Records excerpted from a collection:
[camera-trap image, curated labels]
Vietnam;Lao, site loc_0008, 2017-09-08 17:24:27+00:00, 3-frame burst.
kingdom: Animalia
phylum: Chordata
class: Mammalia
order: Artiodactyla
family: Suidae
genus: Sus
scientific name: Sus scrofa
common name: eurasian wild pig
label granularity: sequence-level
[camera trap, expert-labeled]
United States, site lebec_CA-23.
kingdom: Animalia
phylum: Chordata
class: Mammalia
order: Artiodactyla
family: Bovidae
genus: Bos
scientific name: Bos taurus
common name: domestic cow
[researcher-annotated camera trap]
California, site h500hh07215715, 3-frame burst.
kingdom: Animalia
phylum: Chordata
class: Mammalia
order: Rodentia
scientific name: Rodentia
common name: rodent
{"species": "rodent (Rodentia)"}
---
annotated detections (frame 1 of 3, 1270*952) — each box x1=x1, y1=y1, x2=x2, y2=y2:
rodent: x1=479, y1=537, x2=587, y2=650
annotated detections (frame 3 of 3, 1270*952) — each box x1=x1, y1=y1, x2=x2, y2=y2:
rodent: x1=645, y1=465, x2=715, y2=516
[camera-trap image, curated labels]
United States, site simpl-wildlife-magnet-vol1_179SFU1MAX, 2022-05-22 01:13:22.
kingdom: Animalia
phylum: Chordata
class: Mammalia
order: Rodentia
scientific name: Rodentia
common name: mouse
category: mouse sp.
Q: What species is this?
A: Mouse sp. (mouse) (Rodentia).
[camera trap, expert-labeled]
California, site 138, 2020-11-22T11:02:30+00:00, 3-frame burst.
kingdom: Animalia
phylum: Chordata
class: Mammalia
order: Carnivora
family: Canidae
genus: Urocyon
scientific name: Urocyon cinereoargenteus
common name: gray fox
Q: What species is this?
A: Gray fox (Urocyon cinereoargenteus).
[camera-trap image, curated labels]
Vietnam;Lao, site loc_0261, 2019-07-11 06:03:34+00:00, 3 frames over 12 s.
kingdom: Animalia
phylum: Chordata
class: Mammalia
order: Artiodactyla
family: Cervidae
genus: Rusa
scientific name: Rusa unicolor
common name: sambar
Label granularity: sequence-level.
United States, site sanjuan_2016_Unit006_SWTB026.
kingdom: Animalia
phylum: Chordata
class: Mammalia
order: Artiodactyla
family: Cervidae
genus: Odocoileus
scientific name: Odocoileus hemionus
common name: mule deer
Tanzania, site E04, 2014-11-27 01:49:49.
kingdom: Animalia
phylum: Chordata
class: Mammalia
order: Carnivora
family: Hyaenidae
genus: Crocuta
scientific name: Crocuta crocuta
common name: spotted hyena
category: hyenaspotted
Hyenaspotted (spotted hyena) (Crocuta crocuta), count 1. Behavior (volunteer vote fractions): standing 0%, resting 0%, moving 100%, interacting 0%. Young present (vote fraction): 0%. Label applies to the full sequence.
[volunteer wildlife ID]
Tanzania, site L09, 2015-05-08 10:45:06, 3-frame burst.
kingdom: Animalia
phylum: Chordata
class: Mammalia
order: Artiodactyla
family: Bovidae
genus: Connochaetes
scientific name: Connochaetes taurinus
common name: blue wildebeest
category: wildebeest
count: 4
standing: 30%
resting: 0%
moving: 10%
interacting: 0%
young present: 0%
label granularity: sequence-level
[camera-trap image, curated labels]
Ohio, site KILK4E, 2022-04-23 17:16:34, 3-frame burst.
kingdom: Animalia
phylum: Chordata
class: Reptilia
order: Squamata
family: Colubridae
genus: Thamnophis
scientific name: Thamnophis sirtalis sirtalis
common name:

• _THE PROBLEM_
In full and word for word, reproduce the data above.

• _ANSWER TO THE PROBLEM_
[camera-trap image, curated labels]
Vietnam;Lao, site loc_0008, 2017-09-08 17:24:27+00:00, 3-frame burst.
kingdom: Animalia
phylum: Chordata
class: Mammalia
order: Artiodactyla
family: Suidae
genus: Sus
scientific name: Sus scrofa
common name: eurasian wild pig
label granularity: sequence-level
[camera trap, expert-labeled]
United States, site lebec_CA-23.
kingdom: Animalia
phylum: Chordata
class: Mammalia
order: Artiodactyla
family: Bovidae
genus: Bos
scientific name: Bos taurus
common name: domestic cow
[researcher-annotated camera trap]
California, site h500hh07215715, 3-frame burst.
kingdom: Animalia
phylum: Chordata
class: Mammalia
order: Rodentia
scientific name: Rodentia
common name: rodent
{"species": "rodent (Rodentia)"}
---
annotated detections (frame 1 of 3, 1270*952) — each box x1=x1, y1=y1, x2=x2, y2=y2:
rodent: x1=479, y1=537, x2=587, y2=650
annotated detections (frame 3 of 3, 1270*952) — each box x1=x1, y1=y1, x2=x2, y2=y2:
rodent: x1=645, y1=465, x2=715, y2=516
[camera-trap image, curated labels]
United States, site simpl-wildlife-magnet-vol1_179SFU1MAX, 2022-05-22 01:13:22.
kingdom: Animalia
phylum: Chordata
class: Mammalia
order: Rodentia
scientific name: Rodentia
common name: mouse
category: mouse sp.
Q: What species is this?
A: Mouse sp. (mouse) (Rodentia).
[camera trap, expert-labeled]
California, site 138, 2020-11-22T11:02:30+00:00, 3-frame burst.
kingdom: Animalia
phylum: Chordata
class: Mammalia
order: Carnivora
family: Canidae
genus: Urocyon
scientific name: Urocyon cinereoargenteus
common name: gray fox
Q: What species is this?
A: Gray fox (Urocyon cinereoargenteus).
[camera-trap image, curated labels]
Vietnam;Lao, site loc_0261, 2019-07-11 06:03:34+00:00, 3 frames over 12 s.
kingdom: Animalia
phylum: Chordata
class: Mammalia
order: Artiodactyla
family: Cervidae
genus: Rusa
scientific name: Rusa unicolor
common name: sambar
Label granularity: sequence-level.
United States, site sanjuan_2016_Unit006_SWTB026.
kingdom: Animalia
phylum: Chordata
class: Mammalia
order: Artiodactyla
family: Cervidae
genus: Odocoileus
scientific name: Odocoileus hemionus
common name: mule deer
Tanzania, site E04, 2014-11-27 01:49:49.
kingdom: Animalia
phylum: Chordata
class: Mammalia
order: Carnivora
family: Hyaenidae
genus: Crocuta
scientific name: Crocuta crocuta
common name: spotted hyena
category: hyenaspotted
Hyenaspotted (spotted hyena) (Crocuta crocuta), count 1. Behavior (volunteer vote fractions): standing 0%, resting 0%, moving 100%, interacting 0%. Young present (vote fraction): 0%. Label applies to the full sequence.
[volunteer wildlife ID]
Tanzania, site L09, 2015-05-08 10:45:06, 3-frame burst.
kingdom: Animalia
phylum: Chordata
class: Mammalia
order: Artiodactyla
family: Bovidae
genus: Connochaetes
scientific name: Connochaetes taurinus
common name: blue wildebeest
category: wildebeest
count: 4
standing: 30%
resting: 0%
moving: 10%
interacting: 0%
young present: 0%
label granularity: sequence-level
[camera-trap image, curated labels]
Ohio, site KILK4E, 2022-04-23 17:16:34, 3-frame burst.
kingdom: Animalia
phylum: Chordata
class: Reptilia
order: Squamata
family: Colubridae
genus: Thamnophis
scientific name: Thamnophis sirtalis sirtalis
common name:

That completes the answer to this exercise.